The problem with having a "buy the dip" strategy is that sell-offs are the scariest time to put money into stocks. People sitting on the sidelines have spent nearly 6 months telling themselves they were going to get long as soon as they got a meaningful pullback. Now that the most serious drop of 2013 is upon us the question is whether or not it's a good idea to be getting long when China is contracting, the Fed might taper, and stocks are still arguably way overbought.
Todd Schoenberger, managing partner at LandColt Capital, mocks the idea of taking profits and hitting the beach. "No Way! Are you kidding me?" he shouts in the attached clip. "If the markets go down 2 to 5% it's a great entry point for your viewers to get back into the market. Dow 16,000 by the end of the year."
The Dow Jones Industrial Average (^DJI) topped just over 15,530 on Wednesday morning. For those not carrying a slide rule at the moment, a 5% correction would put the Dow at 14,750, give or take. From there a recovery to 16,000 would be a gain of 8%. That's just the arithmetic, not a trading thesis.

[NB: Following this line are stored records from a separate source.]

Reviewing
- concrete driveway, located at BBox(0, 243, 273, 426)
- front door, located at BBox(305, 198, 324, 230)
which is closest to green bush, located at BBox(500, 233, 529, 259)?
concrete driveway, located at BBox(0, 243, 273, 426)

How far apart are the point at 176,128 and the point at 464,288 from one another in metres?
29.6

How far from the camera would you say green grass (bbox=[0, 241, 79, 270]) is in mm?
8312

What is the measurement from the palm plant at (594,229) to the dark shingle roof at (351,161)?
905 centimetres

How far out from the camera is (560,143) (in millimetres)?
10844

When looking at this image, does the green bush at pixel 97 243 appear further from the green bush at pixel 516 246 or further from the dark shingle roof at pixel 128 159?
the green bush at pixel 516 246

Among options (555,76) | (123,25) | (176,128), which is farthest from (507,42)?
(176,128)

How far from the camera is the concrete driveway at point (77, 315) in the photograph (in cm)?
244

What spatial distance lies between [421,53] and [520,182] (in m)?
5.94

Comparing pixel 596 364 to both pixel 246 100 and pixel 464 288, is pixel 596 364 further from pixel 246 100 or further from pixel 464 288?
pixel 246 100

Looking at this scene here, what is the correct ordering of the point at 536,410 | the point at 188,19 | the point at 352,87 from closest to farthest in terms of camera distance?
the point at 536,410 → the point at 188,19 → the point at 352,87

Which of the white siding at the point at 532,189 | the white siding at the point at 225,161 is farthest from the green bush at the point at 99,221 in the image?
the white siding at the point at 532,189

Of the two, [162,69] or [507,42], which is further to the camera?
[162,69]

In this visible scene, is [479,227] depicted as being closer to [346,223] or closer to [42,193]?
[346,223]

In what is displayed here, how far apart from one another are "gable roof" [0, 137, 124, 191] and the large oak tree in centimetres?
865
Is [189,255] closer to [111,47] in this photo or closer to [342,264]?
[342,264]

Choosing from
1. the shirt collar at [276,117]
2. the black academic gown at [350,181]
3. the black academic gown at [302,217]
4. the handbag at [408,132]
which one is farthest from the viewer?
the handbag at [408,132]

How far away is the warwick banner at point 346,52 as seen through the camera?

Schoenberger's idea on the sectors that will do well into a pullback and during a subsequent recovery are oil and gas, travel and leisure, and almost anything multinational. As he sees it the DC ineptitude and geopolitical risk are priced into the tape.
"The headwinds aren't there right now," Schoenberger insists. Sequestration, debt ceilings and anything having to do with North Korea are either non-factors or yesterday's news. Dips are to be bought even if they're driven by the fundamentals. No matter what Wall Street thinks Bernanke said, quantitative easing isn't going to end anytime soon. With yields stuck at or near rock bottom, stocks are the only game in town and Schoenberger says that's going to be the case for the foreseeable future.
Now all investors need to see is a 5% correction and the intestinal fortitude to buy the dip.